Only last year a 14-year-old girl was mauled to death by two Mastiffs and two Staffordshire Bull Terriers.

The dogs had been kept constantly indoors in a house and were never seen being walked or let out.

The owner only received a six-week suspended jail sentence through lack of evidence.

Despite there being a change to the Dangerous Dogs Act in 2014, the situation doesn’t seemed to have improved.

Section 3 of the Act applies to every single dog owner in England and Wales. Under this section, it is a criminal offence for the person in charge of the dog to allow it to be ‘dangerously out of control’ in a public place.
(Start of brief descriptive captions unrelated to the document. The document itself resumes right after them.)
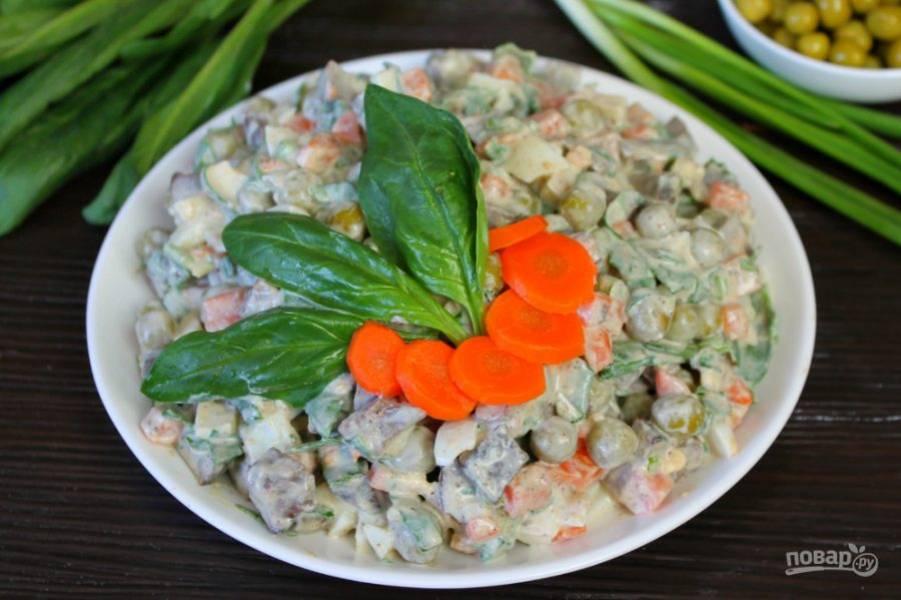 Салат с печенью, морковкой и горошком готов. Приятного аппетита!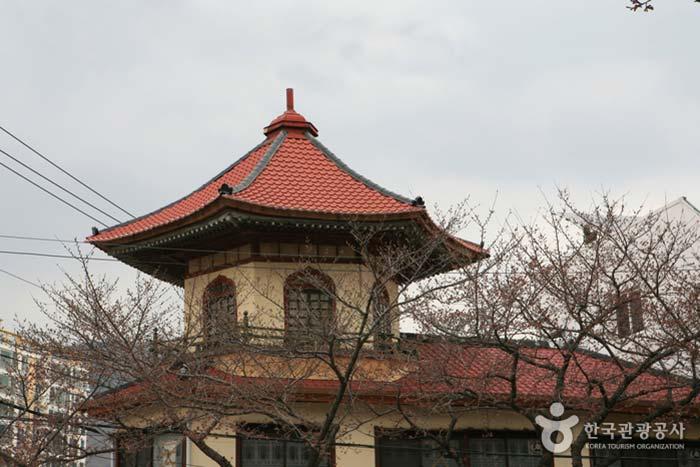 지붕이 뾰족하여 '뾰족집'이라고도 불린다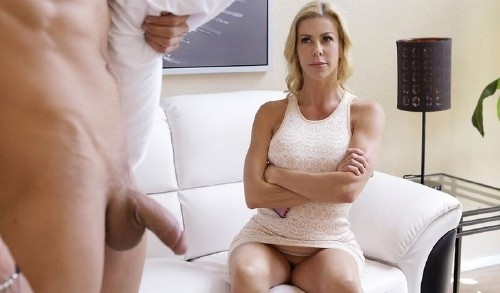 Let Mommy Help You - Alexis Fawx | MomsTeachSex | 2018 | SD | 408 MB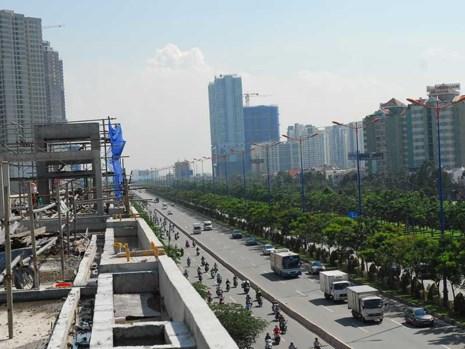 Hàng loạt dự án căn hộ mọc lên dọc các tuyến metro. Ảnh: HTD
A dog doesn’t have to bite to be deemed dangerous in the eyes of the law and generally if a dog bites a person, it will be presumed to have been ‘dangerously out of control’.

However, even if the dog does not bite, but gives the person grounds to feel that the dog may injure them, the law still applies.

Not many dog owners are aware of this, and I see many of these type of dogs running loose in my local park, even though the owners often claim that ‘he/she wouldn’t hurt a fly’.

Despite many of these types of dogs being generally placid, they have the potential to cause injury, so I feel that the only answer would be for owners to be made to fit a muzzle to their dog before entering public places, as this would then ensure no person or animal would be injured or killed, the dog wouldn’t have to be destroyed and the owners would escape a hefty fine and a possible custodial sentence.